_WHAT IS BEING ASKED_:
Exactly as written, transcribe the lines that run from the one containing "Does the point at 192,206" to the end of the records below.

_DATA EXCERPTS_:
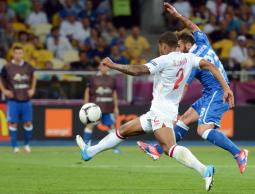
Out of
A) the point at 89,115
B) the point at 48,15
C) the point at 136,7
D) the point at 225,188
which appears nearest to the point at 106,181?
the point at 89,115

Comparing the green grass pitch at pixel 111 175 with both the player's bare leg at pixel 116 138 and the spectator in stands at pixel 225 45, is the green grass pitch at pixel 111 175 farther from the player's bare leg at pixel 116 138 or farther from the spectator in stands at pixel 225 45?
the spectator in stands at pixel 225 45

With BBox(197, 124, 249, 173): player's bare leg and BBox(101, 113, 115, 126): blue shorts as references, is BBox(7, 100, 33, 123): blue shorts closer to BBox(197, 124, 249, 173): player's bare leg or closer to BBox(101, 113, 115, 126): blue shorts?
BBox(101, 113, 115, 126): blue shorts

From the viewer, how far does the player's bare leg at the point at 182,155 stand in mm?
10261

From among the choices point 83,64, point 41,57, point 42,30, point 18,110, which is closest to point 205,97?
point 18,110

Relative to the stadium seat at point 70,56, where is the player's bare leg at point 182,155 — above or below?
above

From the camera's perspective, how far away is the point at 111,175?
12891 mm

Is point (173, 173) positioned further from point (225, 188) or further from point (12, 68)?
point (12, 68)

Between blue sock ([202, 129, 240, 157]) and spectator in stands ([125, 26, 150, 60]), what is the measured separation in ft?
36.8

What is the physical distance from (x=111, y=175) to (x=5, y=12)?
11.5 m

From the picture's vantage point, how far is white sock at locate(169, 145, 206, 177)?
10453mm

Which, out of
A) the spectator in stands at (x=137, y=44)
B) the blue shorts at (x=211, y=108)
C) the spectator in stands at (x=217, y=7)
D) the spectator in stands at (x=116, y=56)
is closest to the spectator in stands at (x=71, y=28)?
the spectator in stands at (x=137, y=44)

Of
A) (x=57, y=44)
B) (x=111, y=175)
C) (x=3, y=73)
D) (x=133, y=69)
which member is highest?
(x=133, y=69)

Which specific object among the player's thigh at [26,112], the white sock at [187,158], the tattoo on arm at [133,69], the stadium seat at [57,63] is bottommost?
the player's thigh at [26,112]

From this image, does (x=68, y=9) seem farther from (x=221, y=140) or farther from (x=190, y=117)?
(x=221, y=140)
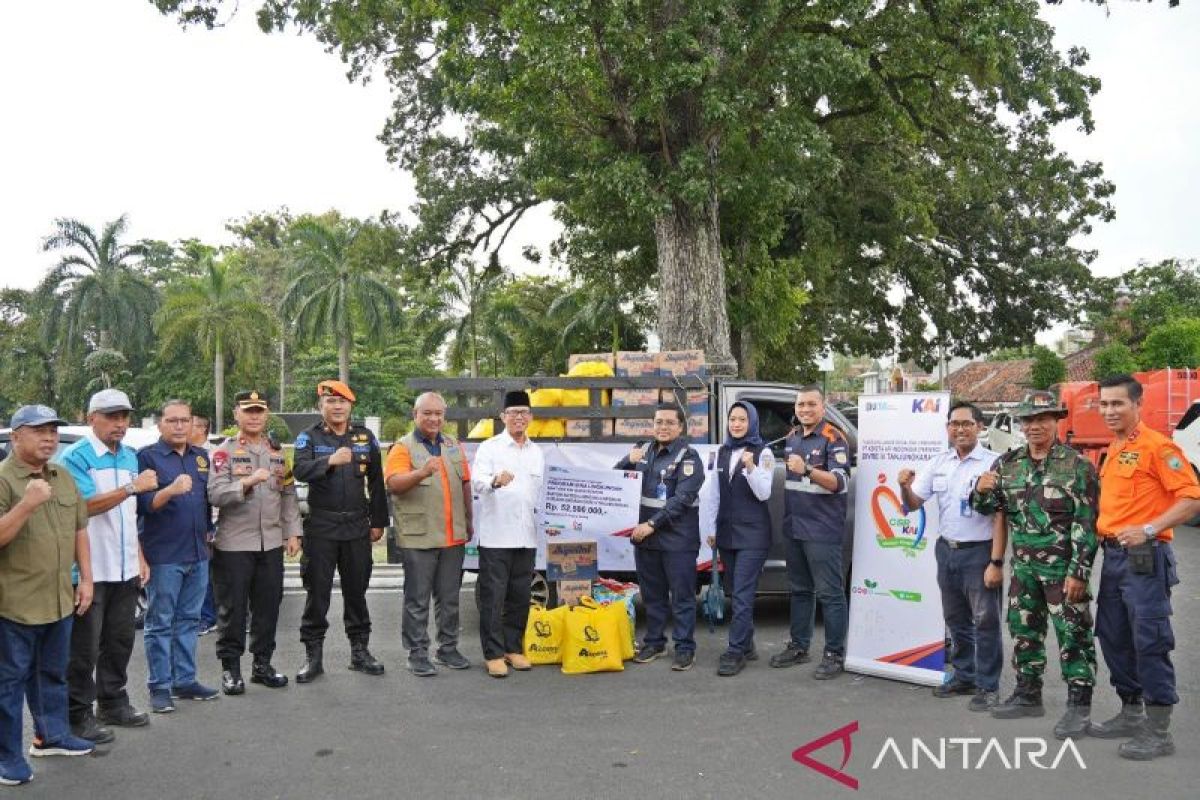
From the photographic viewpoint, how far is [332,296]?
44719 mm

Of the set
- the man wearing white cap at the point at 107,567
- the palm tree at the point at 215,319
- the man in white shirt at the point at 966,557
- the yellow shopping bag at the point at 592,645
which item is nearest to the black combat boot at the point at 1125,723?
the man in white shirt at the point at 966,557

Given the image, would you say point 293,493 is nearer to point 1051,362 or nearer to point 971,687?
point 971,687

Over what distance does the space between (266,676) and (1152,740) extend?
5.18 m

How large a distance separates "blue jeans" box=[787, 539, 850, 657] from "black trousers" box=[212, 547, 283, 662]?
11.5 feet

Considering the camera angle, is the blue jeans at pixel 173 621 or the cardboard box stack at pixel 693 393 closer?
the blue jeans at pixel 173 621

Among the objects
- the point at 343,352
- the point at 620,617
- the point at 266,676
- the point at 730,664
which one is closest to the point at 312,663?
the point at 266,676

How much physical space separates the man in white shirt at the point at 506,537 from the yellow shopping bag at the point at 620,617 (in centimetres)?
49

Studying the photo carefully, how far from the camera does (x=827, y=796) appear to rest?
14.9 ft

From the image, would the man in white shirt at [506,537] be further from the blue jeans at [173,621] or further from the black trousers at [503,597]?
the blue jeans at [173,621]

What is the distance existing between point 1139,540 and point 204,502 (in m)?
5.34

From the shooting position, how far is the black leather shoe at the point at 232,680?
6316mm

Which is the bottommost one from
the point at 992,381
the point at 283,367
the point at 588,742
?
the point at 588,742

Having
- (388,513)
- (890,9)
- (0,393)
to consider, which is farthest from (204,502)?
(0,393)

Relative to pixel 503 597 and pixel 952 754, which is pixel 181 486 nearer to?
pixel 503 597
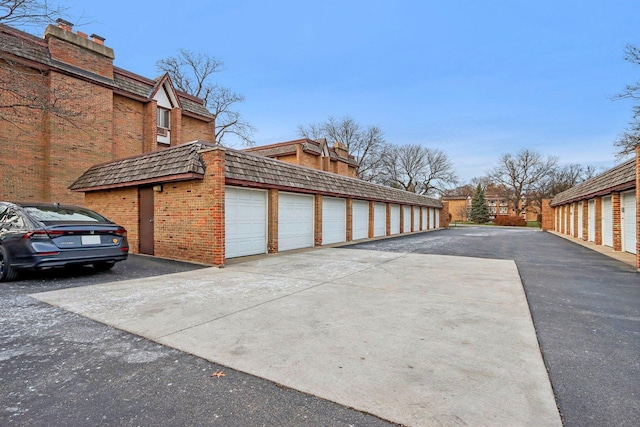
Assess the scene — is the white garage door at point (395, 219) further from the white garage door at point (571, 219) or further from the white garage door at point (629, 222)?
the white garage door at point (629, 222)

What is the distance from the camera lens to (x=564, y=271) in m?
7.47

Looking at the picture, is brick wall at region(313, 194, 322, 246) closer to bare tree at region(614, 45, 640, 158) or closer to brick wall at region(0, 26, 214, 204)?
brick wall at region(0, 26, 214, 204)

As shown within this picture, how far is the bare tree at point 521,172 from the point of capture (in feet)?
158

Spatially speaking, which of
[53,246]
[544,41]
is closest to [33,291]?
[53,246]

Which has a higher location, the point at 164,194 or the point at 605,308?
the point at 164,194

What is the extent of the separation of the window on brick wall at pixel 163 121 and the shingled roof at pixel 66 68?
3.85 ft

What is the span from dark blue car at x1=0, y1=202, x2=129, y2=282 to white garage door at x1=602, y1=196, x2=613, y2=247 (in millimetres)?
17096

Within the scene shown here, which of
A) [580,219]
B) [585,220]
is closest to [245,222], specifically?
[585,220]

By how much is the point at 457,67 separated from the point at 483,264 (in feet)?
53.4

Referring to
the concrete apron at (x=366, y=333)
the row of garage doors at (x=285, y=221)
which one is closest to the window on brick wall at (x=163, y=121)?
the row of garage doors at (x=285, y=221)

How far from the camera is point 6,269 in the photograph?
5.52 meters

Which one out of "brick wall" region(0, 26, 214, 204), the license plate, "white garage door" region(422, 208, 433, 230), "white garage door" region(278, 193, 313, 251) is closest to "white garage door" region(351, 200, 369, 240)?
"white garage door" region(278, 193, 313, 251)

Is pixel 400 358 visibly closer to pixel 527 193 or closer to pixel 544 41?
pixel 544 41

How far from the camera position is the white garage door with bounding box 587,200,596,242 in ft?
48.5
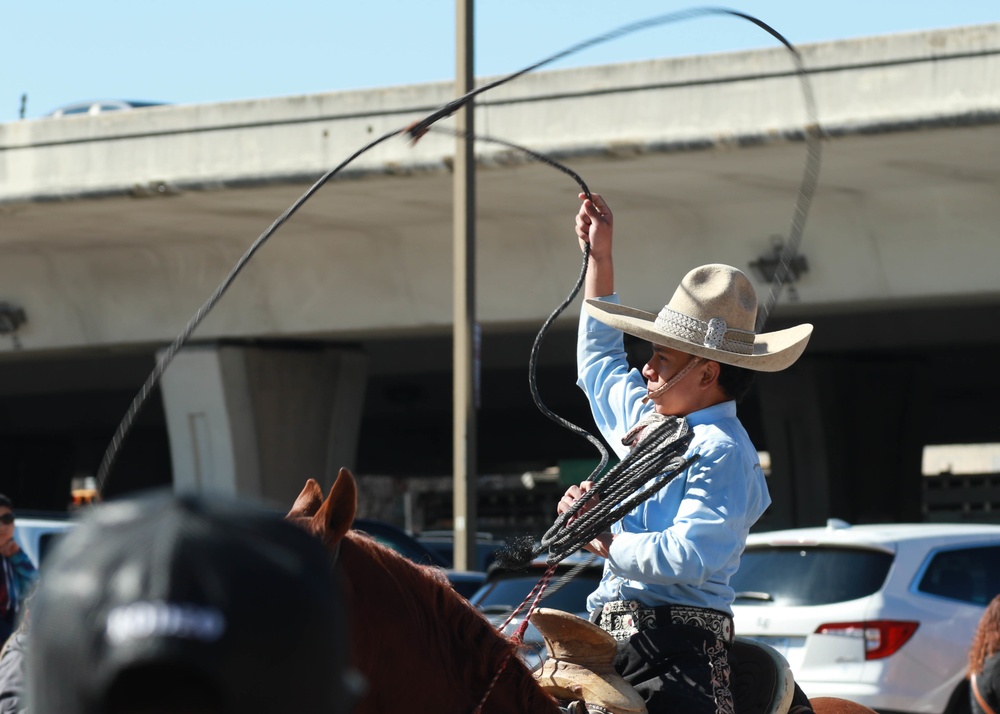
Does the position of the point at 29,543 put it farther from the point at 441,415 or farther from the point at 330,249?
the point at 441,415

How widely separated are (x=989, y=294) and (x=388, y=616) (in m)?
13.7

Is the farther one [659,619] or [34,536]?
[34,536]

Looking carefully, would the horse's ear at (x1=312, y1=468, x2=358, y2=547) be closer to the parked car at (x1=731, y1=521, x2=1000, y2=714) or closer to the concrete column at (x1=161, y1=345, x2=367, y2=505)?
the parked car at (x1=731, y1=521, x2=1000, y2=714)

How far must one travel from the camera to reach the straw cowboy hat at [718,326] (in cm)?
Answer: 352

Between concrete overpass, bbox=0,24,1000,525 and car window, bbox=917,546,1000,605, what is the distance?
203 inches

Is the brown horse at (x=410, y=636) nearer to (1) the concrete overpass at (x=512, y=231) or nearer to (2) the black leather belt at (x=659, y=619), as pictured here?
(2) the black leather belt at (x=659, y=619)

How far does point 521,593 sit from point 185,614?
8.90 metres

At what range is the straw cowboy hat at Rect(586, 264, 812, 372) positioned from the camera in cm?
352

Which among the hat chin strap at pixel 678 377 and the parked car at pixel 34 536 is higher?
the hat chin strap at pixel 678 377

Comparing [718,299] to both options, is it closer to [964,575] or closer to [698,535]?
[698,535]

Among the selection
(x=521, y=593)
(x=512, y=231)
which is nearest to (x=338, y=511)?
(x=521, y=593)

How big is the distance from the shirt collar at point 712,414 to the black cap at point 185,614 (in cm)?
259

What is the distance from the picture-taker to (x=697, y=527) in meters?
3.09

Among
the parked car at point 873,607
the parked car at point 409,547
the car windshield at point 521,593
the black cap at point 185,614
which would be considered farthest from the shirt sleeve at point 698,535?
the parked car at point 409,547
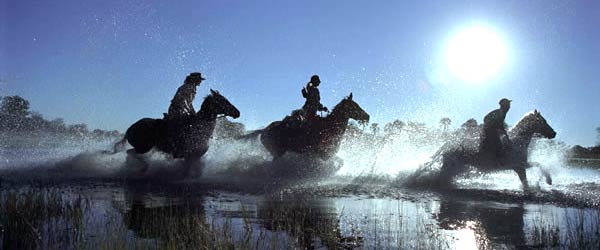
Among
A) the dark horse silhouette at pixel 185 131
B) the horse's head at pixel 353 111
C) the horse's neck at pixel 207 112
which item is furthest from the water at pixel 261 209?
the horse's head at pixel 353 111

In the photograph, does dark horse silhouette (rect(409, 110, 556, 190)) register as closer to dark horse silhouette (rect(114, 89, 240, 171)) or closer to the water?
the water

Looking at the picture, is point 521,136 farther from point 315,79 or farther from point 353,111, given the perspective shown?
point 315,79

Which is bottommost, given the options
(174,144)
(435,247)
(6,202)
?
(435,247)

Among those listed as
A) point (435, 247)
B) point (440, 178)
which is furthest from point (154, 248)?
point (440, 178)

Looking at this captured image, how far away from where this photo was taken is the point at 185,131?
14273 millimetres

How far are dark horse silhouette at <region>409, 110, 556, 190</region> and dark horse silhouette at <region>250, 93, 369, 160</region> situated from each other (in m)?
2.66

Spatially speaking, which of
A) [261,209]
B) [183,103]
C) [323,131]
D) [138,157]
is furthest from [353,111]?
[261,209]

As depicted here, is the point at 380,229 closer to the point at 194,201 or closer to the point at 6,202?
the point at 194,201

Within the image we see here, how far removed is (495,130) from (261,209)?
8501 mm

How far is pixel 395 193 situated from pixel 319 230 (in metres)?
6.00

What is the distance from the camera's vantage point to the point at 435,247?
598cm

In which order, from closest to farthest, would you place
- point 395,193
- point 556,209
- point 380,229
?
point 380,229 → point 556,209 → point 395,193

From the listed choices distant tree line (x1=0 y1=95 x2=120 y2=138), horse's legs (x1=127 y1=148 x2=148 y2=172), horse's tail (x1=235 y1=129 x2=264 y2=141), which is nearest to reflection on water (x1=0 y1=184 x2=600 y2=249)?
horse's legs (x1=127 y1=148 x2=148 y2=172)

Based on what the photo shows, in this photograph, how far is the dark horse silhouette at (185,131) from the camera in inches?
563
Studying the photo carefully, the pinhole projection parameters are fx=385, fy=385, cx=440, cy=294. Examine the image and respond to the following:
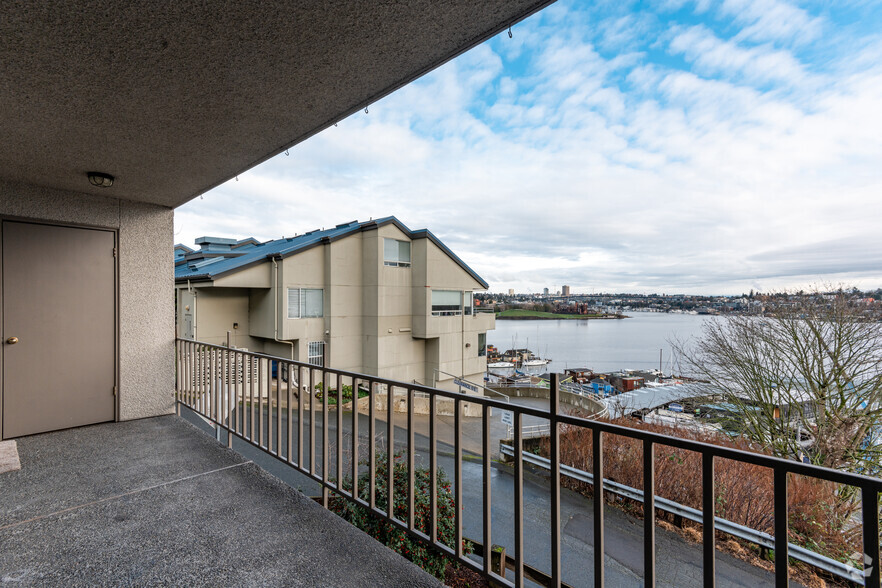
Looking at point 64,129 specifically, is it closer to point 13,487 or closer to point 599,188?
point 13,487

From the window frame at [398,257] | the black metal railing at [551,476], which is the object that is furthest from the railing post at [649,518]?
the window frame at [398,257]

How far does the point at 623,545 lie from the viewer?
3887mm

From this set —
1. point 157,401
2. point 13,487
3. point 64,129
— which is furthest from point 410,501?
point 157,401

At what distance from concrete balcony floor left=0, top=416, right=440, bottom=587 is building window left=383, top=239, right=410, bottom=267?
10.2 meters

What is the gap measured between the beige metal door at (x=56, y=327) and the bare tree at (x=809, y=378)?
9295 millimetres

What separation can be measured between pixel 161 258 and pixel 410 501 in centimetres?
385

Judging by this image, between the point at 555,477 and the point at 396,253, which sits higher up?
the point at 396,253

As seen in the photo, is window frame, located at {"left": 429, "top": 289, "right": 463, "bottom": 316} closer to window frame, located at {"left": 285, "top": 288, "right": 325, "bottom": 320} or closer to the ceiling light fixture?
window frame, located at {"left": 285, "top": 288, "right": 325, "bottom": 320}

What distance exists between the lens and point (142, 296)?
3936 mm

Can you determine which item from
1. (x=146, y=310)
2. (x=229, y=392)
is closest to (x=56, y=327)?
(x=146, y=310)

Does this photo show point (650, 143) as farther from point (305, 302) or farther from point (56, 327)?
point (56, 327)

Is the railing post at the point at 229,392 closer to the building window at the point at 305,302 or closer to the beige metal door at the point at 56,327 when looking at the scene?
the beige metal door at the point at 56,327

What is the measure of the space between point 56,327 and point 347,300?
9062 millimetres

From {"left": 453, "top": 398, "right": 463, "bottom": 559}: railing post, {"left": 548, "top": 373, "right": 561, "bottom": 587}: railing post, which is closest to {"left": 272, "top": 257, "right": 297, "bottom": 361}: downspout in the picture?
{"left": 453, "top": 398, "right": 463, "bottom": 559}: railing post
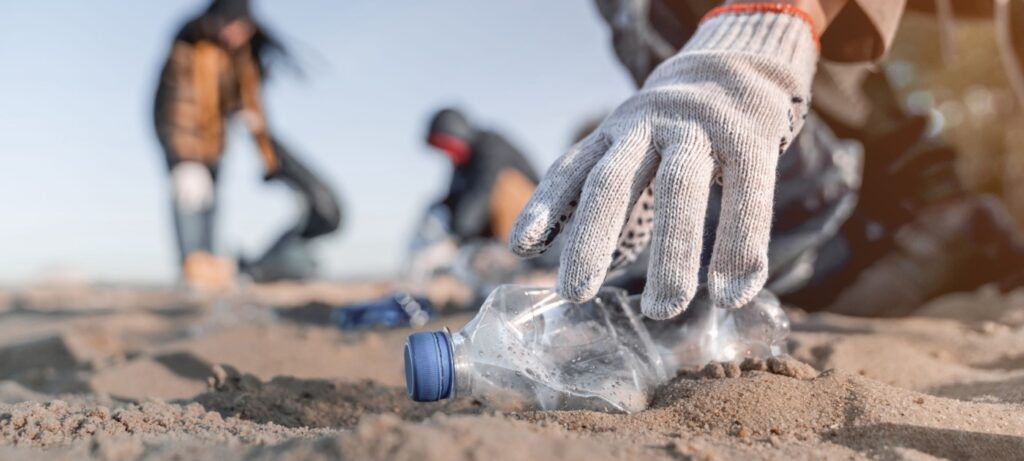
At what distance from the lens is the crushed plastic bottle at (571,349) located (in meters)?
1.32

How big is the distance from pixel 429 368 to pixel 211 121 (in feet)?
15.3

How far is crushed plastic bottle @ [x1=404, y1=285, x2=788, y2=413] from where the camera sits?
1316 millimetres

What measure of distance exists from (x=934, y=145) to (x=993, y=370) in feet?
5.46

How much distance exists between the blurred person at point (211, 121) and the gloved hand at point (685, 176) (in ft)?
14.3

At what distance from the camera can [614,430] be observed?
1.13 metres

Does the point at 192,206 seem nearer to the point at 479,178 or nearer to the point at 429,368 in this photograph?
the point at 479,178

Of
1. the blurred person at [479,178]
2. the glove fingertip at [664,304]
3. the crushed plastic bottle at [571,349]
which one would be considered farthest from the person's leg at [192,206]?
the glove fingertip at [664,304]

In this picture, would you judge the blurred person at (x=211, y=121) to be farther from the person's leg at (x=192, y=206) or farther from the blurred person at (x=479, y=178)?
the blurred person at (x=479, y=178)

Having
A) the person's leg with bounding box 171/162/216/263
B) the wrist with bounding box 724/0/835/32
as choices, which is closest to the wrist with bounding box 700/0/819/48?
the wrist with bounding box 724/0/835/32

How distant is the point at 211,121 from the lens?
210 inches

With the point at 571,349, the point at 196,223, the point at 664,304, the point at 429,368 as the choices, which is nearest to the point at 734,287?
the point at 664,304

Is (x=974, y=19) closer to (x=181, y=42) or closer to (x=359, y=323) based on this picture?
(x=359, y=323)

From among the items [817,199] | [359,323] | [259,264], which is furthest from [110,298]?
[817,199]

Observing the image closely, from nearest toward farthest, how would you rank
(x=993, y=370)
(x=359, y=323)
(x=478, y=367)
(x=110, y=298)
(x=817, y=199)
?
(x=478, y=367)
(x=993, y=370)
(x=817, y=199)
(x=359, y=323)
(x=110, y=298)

_REPLY TO THE TASK_:
Does the point at 192,206 seem nearer to the point at 479,178 or nearer to the point at 429,368 in this photograph?
the point at 479,178

Of
1. the blurred person at [479,178]
2. the glove fingertip at [664,304]
3. the crushed plastic bottle at [571,349]
which one would be considered farthest from the person's leg at [192,206]?
the glove fingertip at [664,304]

In this picture, would you judge the blurred person at (x=211, y=121) to be farther from the person's leg at (x=192, y=206) or farther from the blurred person at (x=479, y=178)?
the blurred person at (x=479, y=178)

Having
A) the person's leg with bounding box 171/162/216/263
B) the wrist with bounding box 724/0/835/32
as choices, which is closest to the wrist with bounding box 700/0/819/48?
the wrist with bounding box 724/0/835/32

How distant is the point at 211,121 from the lens?
210 inches

With the point at 571,349, the point at 196,223, the point at 664,304, the point at 429,368 as the choices, which is nearest to the point at 734,287?
the point at 664,304

Is (x=974, y=19) closer to (x=181, y=42) or closer to (x=359, y=323) based on this picture?
(x=359, y=323)

From among the items [817,199] | [359,323] | [259,264], which is furthest from [110,298]?
[817,199]

Observing the image closely, from nearest toward farthest, how would you rank
(x=993, y=370)
(x=359, y=323)
(x=478, y=367)
(x=110, y=298)
(x=817, y=199)
?
(x=478, y=367)
(x=993, y=370)
(x=817, y=199)
(x=359, y=323)
(x=110, y=298)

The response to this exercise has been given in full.